[PASSAGE PROVIDED Boundary: Start]

Interiors
Director: Woody Allen. Cast: Geraldine Page, Mary Beth Hurt, Diane Keaton, E.G. Marshall, Sam Waterston,
Kristin Griffith, Maureen Stapleton, Richard Jordan. Screenplay: Woody Allen.
Woody Allen's first attempt at straight-faced chamber drama is not so interesting or accomplished as his
later effort in this vein, 1988's Another Woman. Nonetheless,
Interiors, which received a bevy of award nominations but very little popular enthusiasm when it
was released, is a strong and attention-worthy piece of work. Importing wholesale characters, scenarios,
and visual concepts from two of his most consistent inspirations, Ingmar Bergman and Anton Chekhov, Allen
tells the story of a troubled family, starting with parents played by Geraldine Page and E.G. Marshall.
She is an interior decorator with a history of mental breakdowns; he all but guarantees another of these
episodes when he announces objectively over lunch that he wishes to instigate a trial separation.

[PASSAGE PROVIDED Boundary: End]
[INFORMATION PROVIDED Boundary: Start]

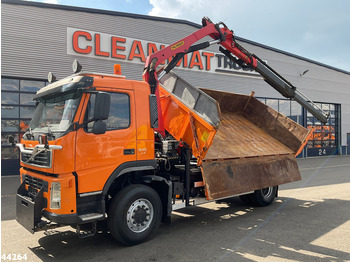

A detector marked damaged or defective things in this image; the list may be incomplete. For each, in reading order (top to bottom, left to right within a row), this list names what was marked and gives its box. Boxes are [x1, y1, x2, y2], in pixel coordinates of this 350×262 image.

rusty skip container [159, 70, 312, 200]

[INFORMATION PROVIDED Boundary: End]

* EXERCISE REQUIREMENTS
[1] Please reproduce the stretch of the Interiors review from "Woody Allen's first" through "and E.G. Marshall.".
[2] Using the Interiors review, decide whether each statement agrees with it, answering yes or no and quoting the deciding words: (a) the film received many award nominations; (b) the mother in the family is a lawyer; (c) Another Woman came out before Interiors.

* SOLUTIONS TO THE TASKS
[1]
Woody Allen's first attempt at straight-faced chamber drama is not so interesting or accomplished as his
later effort in this vein, 1988's Another Woman. Nonetheless,
Interiors, which received a bevy of award nominations but very little popular enthusiasm when it
was released, is a strong and attention-worthy piece of work. Importing wholesale characters, scenarios,
and visual concepts from two of his most consistent inspirations, Ingmar Bergman and Anton Chekhov, Allen
tells the story of a troubled family, starting with parents played by Geraldine Page and E.G. Marshall.

[2]
(a) Yes: "received a bevy of award nominations"
(b) No: "She is an interior decorator with a history of mental breakdowns"
(c) No: "later effort in this vein, 1988's Another Woman"